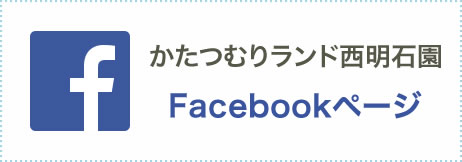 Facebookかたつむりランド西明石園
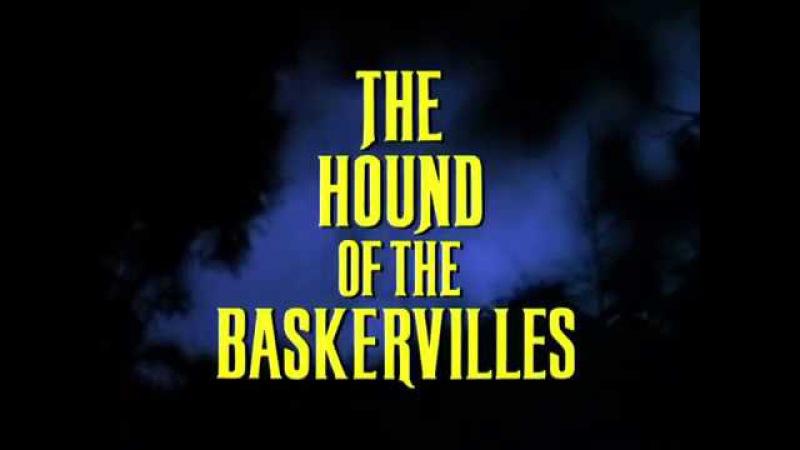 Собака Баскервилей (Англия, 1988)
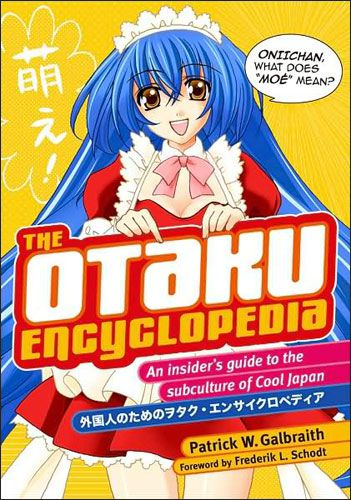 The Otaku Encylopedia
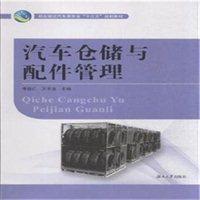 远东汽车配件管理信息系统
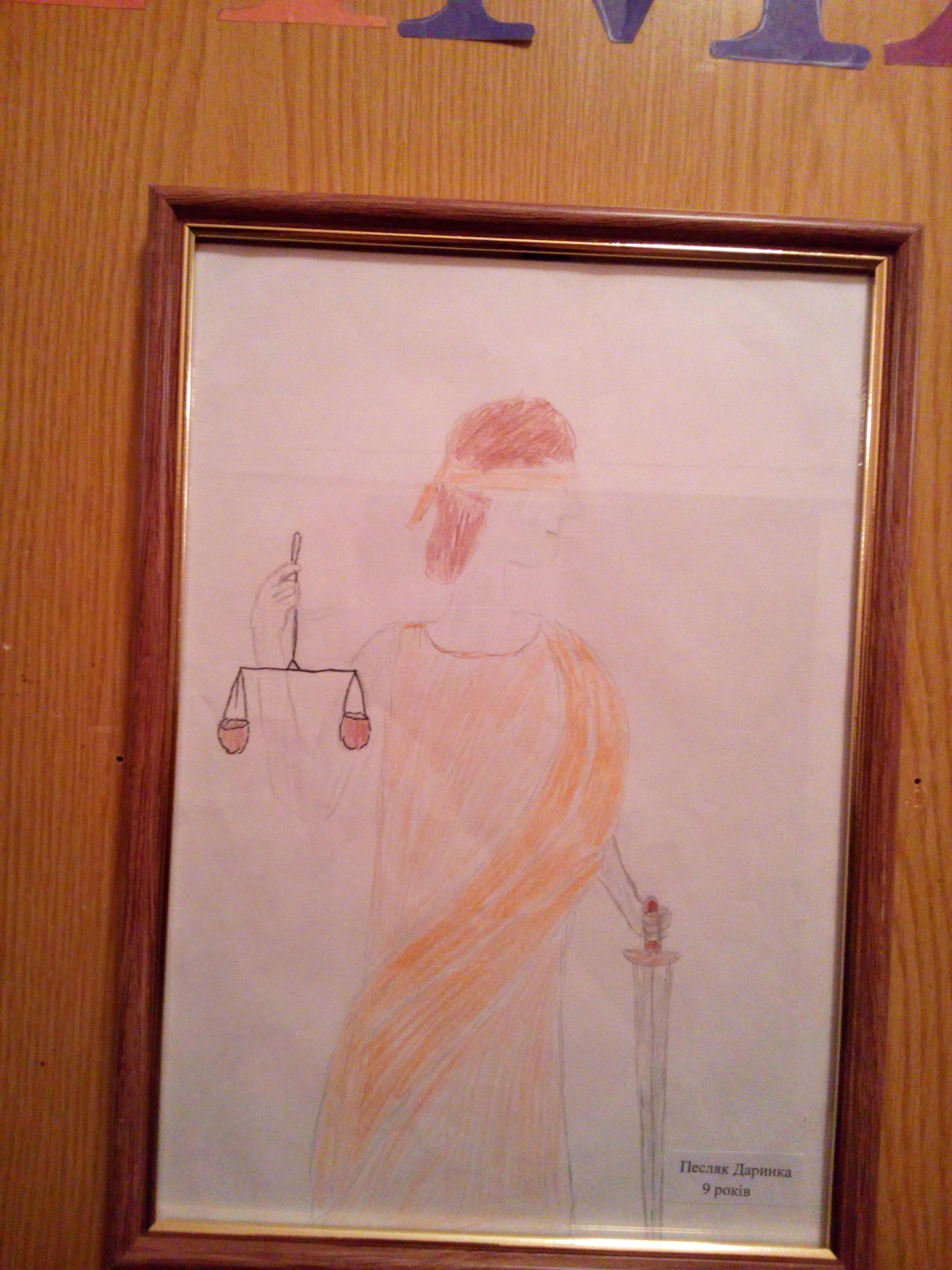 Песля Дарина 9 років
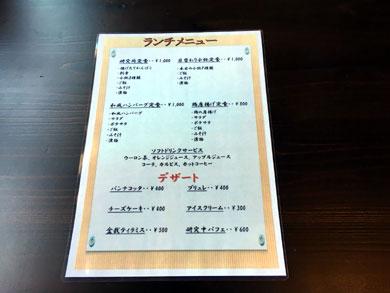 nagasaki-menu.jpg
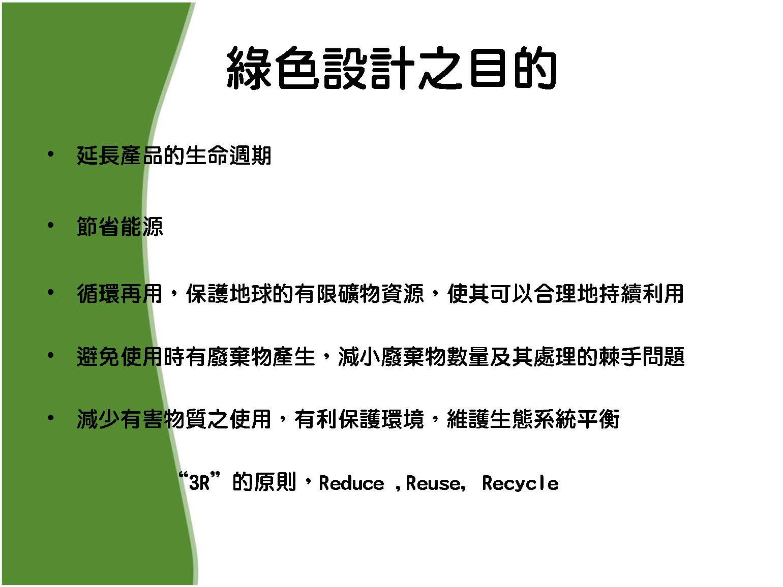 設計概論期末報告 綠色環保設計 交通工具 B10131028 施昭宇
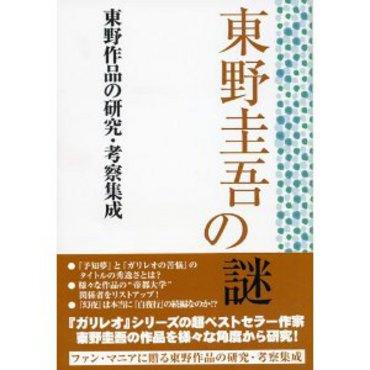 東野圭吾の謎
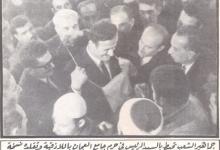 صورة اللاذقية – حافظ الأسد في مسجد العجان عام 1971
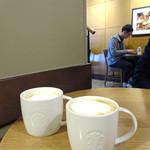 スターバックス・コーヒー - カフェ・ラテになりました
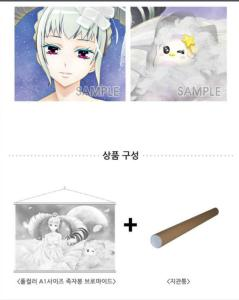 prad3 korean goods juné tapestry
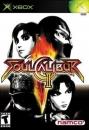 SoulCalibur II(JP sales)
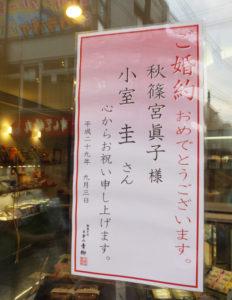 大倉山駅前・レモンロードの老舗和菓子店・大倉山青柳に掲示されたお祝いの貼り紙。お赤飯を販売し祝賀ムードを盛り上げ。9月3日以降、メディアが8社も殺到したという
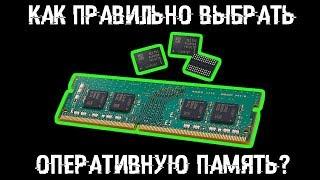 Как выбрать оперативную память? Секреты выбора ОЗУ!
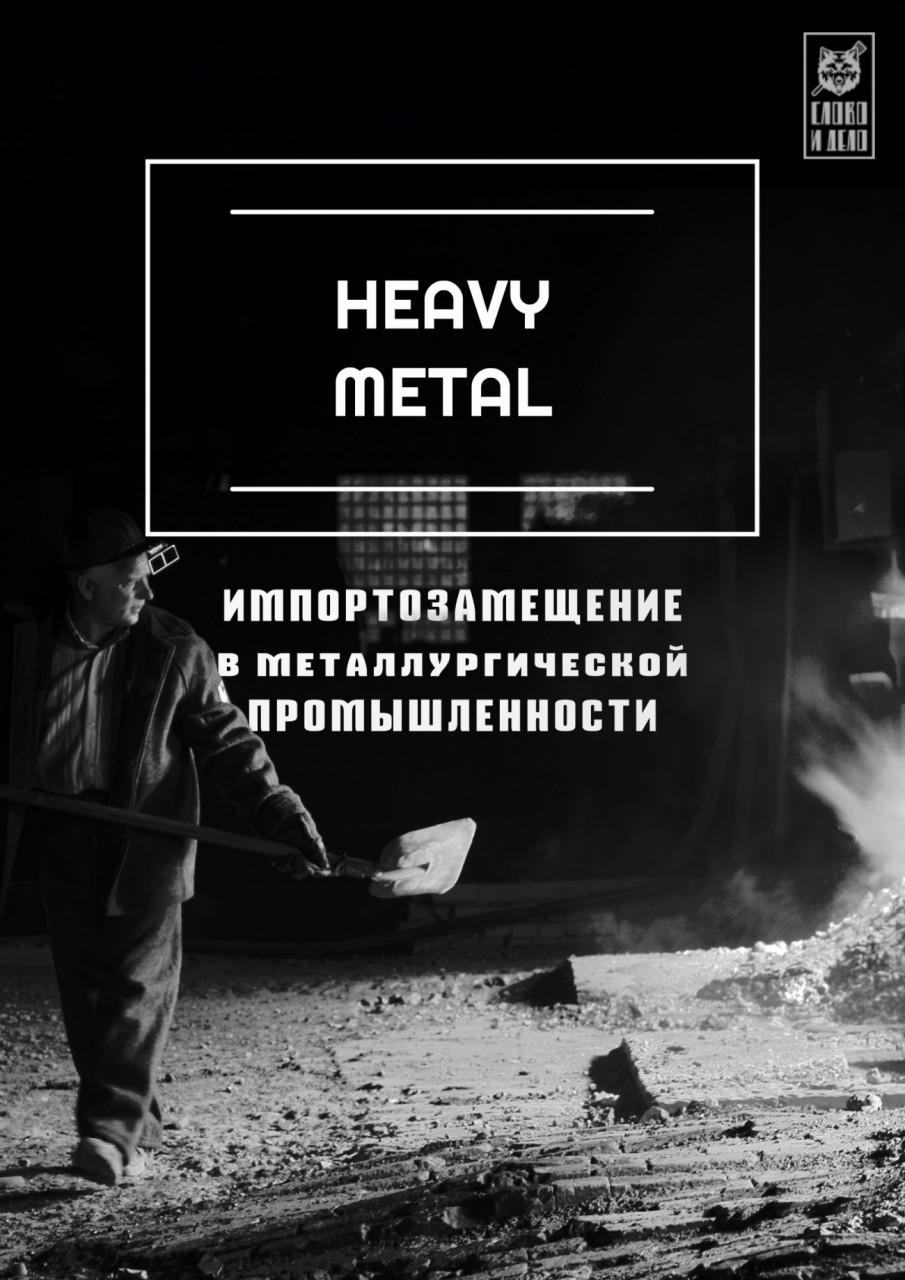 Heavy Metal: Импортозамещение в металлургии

..............................

- Task statement -
What is needed is an exact restatement of every line from the line containing "Как выбрать оперативную" through the last line of the records, minus any pictures.

- Answer for this exercise -
 Как выбрать оперативную память? Секреты выбора ОЗУ!
 Heavy Metal: Импортозамещение в металлургии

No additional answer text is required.